A P6 billion transport stimulus package for the rehabilitation of the LRT and MRT is being worked out by DOTC as part of the Aquino Administration’s P72 billion fiscal pump-priming aimed at shielding the local economy from the European financial crunch.
DOTC secretary Mar Roxas told the Philippine Business Conference Thursday that projects that will have an immediate effect of reducing poverty nationally and improving countryside economic condition will be a priority in this fiscal build-up.
“President Aquino, in his dialogues with President Obama and China President Hu Jintao, as well as international business leaders mid this year began to sense the turbulence in the world’s financial market, so he directed his economic team on a stimulus package,” said Roxas.
“It will accelerate government spending across all departments from both infrastructure and poverty alleviation’s point of view. It will help insulate our economy from the turbulence abroad as well as increasingly apparent weakness in the economies of our major trading partners.”
In order to decongest the trains, the government plans to acquire new light rail vehicles (LRV) or the coaches for MRT (SM North to Taft line), while also trying to resolve the breakdown and service interruption problems of the rails.
“Older LRVs are not running, so we need to fix these, but that’s one each time, and one each direction. This means we can’t pick up one train from an LRT and bring it to another LRT because each of them has different computer systems,” he said.
“We’re studying the purchase of LRVs. MRT’s design capacity is only for 360,000 passengers a day, but its actual load is at 488,000 passengers, so it’s really overloaded. That’s why there’s a breakdown almost every day,” he said.
Collectively, the MRT and LRT lines 1 (from Caloocan to Edsa through Taft Avenue) and LRT 2 (from Santolan to Recto) ferry around one million people daily.
“As a window to see how messed up rail transport planning has been, (I’m not pointing fingers here, but this is a fact), all three lines have different physical specifications—meaning sizes, engines, signaling systems, types of LRVs or cars. There is no interchangeability or economy of scale at all,” he said.
Regarding the government’s plan to provide jeepney operators a loan for the conversion of their engine from diesel to lower-priced LPG, he said the DOTC, through a University of the Philippines-commissioned work, is studying its economic feasibility.
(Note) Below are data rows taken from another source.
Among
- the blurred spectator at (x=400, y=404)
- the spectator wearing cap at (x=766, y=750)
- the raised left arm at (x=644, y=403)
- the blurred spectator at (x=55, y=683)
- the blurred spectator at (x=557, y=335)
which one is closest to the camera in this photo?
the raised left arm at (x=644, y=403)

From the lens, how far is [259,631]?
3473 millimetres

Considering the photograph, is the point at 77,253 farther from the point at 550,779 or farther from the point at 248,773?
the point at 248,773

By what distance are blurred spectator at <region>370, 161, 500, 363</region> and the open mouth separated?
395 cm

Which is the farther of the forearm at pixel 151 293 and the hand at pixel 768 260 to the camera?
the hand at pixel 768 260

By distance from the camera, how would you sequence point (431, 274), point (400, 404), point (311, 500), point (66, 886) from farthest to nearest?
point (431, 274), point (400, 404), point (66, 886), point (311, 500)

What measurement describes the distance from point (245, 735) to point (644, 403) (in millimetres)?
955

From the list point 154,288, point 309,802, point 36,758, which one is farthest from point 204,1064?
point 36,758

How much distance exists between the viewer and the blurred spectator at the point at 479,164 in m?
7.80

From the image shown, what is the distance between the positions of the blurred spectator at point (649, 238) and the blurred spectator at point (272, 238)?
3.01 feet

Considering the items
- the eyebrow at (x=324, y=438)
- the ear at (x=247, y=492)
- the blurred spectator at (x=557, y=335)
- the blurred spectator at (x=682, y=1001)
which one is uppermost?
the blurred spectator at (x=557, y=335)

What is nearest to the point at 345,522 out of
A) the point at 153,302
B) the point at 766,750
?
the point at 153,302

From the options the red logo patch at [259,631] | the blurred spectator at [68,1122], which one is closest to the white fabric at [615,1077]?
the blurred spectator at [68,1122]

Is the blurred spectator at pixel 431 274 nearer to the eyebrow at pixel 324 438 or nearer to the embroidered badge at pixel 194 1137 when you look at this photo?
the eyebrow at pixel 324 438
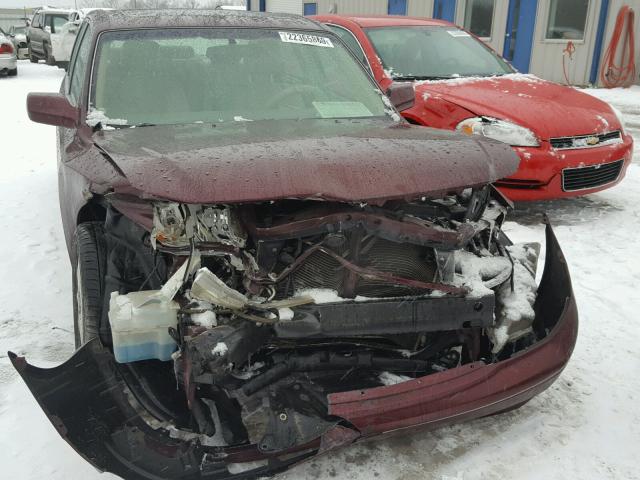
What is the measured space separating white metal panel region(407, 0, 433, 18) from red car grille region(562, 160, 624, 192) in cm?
1101

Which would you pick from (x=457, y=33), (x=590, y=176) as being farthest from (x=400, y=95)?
(x=457, y=33)

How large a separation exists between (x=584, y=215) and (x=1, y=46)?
15.4 m

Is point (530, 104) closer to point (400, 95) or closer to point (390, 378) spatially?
point (400, 95)

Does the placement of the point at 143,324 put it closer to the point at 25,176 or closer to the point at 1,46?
the point at 25,176

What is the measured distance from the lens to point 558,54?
13656 millimetres

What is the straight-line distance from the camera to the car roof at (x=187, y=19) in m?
3.34

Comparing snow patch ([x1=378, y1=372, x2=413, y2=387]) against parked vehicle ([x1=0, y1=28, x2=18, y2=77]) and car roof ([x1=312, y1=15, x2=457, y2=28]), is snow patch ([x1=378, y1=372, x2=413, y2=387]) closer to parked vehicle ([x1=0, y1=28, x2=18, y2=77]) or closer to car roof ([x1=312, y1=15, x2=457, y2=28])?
car roof ([x1=312, y1=15, x2=457, y2=28])

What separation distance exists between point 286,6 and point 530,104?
1663 centimetres

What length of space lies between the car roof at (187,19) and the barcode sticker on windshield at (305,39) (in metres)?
0.08

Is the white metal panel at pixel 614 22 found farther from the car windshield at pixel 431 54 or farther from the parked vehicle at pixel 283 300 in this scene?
the parked vehicle at pixel 283 300

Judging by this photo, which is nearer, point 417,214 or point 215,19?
point 417,214

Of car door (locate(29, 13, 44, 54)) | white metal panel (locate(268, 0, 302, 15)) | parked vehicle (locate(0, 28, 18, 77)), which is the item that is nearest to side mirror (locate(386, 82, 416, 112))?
parked vehicle (locate(0, 28, 18, 77))

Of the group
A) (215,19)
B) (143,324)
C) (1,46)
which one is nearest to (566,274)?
(143,324)

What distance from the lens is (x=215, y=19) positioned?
3480 millimetres
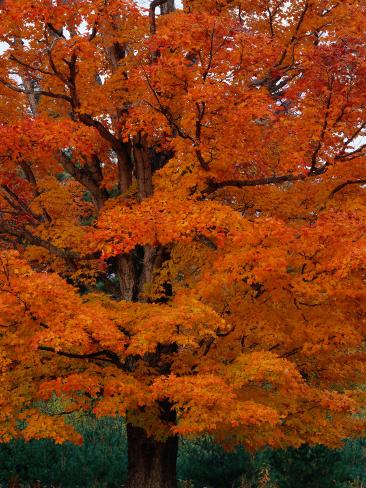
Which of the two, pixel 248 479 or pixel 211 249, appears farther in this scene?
pixel 248 479

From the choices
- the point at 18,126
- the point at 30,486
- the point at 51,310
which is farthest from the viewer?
the point at 30,486

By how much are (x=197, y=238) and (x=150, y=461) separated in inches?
190

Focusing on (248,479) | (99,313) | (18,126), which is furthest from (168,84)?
(248,479)

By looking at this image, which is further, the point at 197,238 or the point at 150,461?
the point at 150,461

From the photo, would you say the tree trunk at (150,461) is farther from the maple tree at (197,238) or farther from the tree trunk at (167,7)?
the tree trunk at (167,7)

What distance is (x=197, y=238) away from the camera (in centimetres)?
1099

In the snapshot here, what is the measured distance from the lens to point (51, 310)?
885 centimetres

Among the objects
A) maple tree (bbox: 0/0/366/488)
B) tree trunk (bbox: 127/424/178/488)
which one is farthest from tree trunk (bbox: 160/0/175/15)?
tree trunk (bbox: 127/424/178/488)

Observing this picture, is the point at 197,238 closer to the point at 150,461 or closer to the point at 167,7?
the point at 150,461

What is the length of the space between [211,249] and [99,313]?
3.31 meters

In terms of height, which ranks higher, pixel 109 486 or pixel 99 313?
pixel 99 313

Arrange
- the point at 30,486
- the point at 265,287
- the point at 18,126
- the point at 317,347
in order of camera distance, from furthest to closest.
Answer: the point at 30,486 → the point at 18,126 → the point at 265,287 → the point at 317,347

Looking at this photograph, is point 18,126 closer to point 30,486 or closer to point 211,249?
point 211,249

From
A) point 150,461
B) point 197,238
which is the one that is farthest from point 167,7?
point 150,461
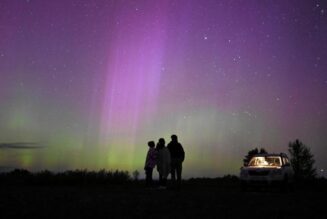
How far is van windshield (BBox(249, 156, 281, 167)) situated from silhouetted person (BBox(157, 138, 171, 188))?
14.4ft

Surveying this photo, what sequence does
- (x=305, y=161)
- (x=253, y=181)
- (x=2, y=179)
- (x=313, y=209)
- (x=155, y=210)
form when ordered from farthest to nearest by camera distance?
(x=305, y=161) < (x=2, y=179) < (x=253, y=181) < (x=313, y=209) < (x=155, y=210)

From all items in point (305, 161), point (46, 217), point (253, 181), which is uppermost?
point (305, 161)

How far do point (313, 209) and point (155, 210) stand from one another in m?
4.14

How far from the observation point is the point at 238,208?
12156mm

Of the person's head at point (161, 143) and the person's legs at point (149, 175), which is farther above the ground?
the person's head at point (161, 143)

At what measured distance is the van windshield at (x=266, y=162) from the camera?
23248 millimetres

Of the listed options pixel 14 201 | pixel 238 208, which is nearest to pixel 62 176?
pixel 14 201

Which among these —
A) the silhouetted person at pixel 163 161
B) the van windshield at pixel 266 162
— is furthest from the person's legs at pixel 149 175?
the van windshield at pixel 266 162

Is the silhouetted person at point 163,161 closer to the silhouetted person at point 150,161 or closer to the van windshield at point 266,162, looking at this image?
the silhouetted person at point 150,161

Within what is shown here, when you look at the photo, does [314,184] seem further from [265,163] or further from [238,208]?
[238,208]

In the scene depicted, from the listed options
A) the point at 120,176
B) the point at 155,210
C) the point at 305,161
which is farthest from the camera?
the point at 305,161

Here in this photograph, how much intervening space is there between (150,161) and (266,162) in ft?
18.9

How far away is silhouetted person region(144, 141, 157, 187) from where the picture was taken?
2264 cm

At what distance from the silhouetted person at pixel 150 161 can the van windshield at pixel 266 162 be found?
489cm
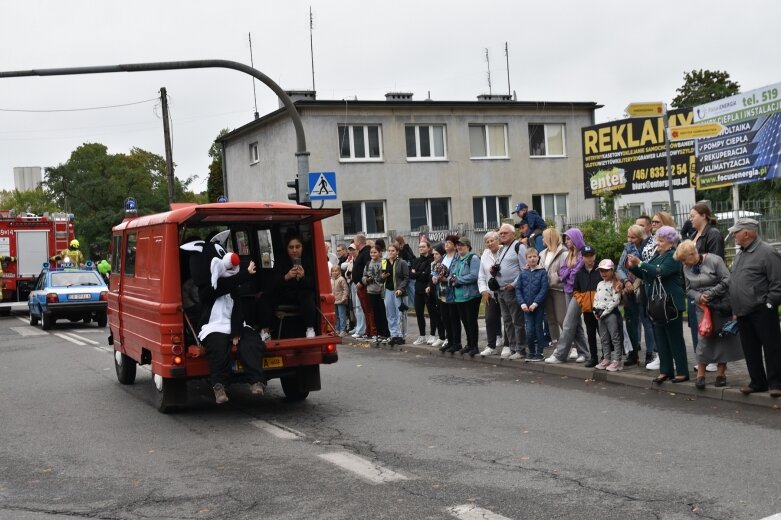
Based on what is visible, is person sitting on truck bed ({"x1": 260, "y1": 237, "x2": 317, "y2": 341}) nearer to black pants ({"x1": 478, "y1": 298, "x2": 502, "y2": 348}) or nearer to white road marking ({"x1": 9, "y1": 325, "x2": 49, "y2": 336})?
black pants ({"x1": 478, "y1": 298, "x2": 502, "y2": 348})

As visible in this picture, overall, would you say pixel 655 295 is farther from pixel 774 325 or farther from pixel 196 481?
pixel 196 481

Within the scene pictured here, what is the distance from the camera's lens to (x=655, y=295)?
10477 mm

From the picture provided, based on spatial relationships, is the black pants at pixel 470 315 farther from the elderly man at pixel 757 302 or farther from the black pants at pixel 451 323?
the elderly man at pixel 757 302

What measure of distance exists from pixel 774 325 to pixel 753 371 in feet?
1.82

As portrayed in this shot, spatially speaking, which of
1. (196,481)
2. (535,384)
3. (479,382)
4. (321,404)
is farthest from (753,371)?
(196,481)

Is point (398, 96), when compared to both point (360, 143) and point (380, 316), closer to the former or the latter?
point (360, 143)

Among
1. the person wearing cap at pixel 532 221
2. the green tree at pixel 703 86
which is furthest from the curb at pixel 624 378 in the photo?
the green tree at pixel 703 86

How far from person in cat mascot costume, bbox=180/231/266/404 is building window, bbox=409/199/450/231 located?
94.4 feet

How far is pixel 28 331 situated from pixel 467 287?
1519 cm

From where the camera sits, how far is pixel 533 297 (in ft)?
42.7

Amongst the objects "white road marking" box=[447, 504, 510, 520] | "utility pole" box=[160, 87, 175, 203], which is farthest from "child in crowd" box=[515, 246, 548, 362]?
"utility pole" box=[160, 87, 175, 203]

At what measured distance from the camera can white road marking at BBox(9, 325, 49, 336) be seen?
77.4 ft

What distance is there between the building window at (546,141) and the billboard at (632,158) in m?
11.3

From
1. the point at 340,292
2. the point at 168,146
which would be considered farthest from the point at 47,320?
the point at 168,146
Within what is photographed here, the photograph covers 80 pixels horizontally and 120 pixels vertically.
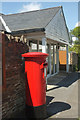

“DOTC and the jeepney transport sector are looking at the conversion itself. We’re calculating the energy co-efficient because an initial study shows that one glass of diesel is equivalent to 1.5 glasses of LPG. The power or energy contained is not 1:1, so where’s the savings?”, he asked.
The European fiscal crisis that started in 2007-2008 involves a crisis of rising sovereign debt as the governments of European countries sought to aid their banks.
An alarm in European, and consequently international, financial markets ensued due to rising public budget deficit and debt levels in these countries. Fiscal rescue packages have since been released to Greece, Portugal, and Ireland.